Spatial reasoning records
[Begin]
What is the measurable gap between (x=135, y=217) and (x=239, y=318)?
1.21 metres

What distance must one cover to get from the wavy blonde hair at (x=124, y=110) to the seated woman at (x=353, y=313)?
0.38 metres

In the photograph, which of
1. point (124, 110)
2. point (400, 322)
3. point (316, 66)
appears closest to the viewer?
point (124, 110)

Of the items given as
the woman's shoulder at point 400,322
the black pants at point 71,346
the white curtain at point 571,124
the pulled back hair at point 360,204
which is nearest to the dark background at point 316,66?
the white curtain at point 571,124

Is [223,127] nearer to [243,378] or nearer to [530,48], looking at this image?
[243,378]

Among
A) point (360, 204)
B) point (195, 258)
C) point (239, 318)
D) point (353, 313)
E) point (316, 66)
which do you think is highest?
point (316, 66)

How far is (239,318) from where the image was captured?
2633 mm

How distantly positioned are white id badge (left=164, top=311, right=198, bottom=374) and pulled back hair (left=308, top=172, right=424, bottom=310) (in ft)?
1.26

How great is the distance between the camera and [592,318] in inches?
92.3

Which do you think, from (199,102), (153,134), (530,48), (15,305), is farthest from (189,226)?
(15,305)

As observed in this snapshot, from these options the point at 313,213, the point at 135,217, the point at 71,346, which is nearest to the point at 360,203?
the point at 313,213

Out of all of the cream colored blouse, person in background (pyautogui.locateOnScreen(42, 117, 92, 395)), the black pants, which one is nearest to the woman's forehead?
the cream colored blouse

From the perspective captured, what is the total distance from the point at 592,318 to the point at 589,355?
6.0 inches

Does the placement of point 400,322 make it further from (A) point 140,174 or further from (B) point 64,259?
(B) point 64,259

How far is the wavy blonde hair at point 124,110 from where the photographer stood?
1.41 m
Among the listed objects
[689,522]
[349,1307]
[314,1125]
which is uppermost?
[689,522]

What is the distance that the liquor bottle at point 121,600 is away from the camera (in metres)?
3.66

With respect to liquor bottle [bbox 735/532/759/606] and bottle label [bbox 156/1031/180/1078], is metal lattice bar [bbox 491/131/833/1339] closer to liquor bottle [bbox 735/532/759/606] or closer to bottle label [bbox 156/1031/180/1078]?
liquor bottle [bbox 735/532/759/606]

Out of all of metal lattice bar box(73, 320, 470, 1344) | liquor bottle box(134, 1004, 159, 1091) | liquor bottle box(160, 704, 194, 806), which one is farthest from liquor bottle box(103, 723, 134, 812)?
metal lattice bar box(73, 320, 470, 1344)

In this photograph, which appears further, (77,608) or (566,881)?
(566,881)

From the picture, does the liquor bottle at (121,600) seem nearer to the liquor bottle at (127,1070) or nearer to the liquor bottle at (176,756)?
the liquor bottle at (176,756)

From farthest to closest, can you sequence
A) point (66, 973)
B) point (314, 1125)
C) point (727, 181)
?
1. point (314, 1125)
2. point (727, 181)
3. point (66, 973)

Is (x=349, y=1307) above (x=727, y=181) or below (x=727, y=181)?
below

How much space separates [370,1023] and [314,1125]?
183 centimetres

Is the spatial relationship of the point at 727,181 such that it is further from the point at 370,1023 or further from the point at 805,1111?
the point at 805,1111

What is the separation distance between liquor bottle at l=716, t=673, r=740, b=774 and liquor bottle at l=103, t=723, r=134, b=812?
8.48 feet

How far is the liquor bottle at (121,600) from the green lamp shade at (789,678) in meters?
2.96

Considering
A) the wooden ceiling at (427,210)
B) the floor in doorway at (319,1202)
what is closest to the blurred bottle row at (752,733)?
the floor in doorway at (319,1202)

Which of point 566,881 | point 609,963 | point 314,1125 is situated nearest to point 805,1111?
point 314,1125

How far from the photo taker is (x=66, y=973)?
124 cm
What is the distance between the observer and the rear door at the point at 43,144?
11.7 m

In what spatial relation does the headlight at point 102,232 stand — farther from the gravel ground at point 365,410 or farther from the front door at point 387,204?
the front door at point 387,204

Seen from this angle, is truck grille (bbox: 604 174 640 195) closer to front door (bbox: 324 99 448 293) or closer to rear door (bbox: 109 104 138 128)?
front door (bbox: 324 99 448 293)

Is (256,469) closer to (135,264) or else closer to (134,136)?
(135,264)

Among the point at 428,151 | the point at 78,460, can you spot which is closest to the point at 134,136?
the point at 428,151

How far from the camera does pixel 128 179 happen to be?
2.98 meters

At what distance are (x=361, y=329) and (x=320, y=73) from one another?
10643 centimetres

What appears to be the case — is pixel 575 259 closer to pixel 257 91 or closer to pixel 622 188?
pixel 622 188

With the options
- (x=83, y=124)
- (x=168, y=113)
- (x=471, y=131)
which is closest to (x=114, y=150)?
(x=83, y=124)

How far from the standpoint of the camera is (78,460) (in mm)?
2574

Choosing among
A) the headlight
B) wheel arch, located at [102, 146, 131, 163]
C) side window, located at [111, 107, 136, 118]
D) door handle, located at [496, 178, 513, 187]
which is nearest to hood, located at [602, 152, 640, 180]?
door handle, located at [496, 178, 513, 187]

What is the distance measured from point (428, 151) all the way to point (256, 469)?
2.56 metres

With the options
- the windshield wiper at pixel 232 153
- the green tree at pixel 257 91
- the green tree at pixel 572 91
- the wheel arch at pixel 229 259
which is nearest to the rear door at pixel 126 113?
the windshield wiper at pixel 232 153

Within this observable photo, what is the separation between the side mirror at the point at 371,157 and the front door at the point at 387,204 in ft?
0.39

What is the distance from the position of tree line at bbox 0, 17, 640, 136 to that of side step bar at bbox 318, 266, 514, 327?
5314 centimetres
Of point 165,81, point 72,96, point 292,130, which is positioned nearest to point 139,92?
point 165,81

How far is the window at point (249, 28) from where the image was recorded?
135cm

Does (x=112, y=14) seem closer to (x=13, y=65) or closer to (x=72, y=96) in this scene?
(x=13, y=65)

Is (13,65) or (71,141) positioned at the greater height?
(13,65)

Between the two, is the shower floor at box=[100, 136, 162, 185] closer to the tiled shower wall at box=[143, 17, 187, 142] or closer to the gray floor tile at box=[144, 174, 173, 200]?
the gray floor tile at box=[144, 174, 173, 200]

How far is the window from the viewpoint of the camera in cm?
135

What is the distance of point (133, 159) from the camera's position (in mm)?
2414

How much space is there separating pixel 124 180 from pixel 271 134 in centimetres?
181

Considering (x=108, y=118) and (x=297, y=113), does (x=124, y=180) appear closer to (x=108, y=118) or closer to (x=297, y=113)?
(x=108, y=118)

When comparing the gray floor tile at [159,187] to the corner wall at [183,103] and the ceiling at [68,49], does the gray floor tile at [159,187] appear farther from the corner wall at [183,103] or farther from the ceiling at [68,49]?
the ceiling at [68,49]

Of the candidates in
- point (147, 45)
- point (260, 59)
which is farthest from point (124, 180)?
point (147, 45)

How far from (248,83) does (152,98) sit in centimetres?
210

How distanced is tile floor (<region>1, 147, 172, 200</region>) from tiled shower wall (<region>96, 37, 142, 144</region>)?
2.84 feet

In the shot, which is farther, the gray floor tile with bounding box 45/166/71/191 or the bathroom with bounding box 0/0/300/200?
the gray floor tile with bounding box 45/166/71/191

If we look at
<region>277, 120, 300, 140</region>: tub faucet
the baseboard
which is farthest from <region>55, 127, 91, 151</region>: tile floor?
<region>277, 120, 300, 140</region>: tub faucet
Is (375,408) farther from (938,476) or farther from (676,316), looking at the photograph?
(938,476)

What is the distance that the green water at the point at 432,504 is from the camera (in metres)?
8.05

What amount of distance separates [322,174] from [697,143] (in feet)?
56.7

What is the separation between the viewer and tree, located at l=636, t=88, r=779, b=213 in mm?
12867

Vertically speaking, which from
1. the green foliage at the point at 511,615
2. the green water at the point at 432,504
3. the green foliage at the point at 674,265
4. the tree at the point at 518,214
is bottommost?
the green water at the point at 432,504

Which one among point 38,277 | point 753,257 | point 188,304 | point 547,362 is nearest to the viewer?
[End]
→ **What the task requires**: Put the lines of the records above into a numbered list, skipping blank lines. Start at the first line of the records and stop after the line that contains "0.38 metres".

→ **Solution to the exercise**:
1. What is the measurable gap between (x=135, y=217) and (x=239, y=318)?
2. 1.21 metres
3. What distance must one cover to get from the wavy blonde hair at (x=124, y=110) to the seated woman at (x=353, y=313)?
4. 0.38 metres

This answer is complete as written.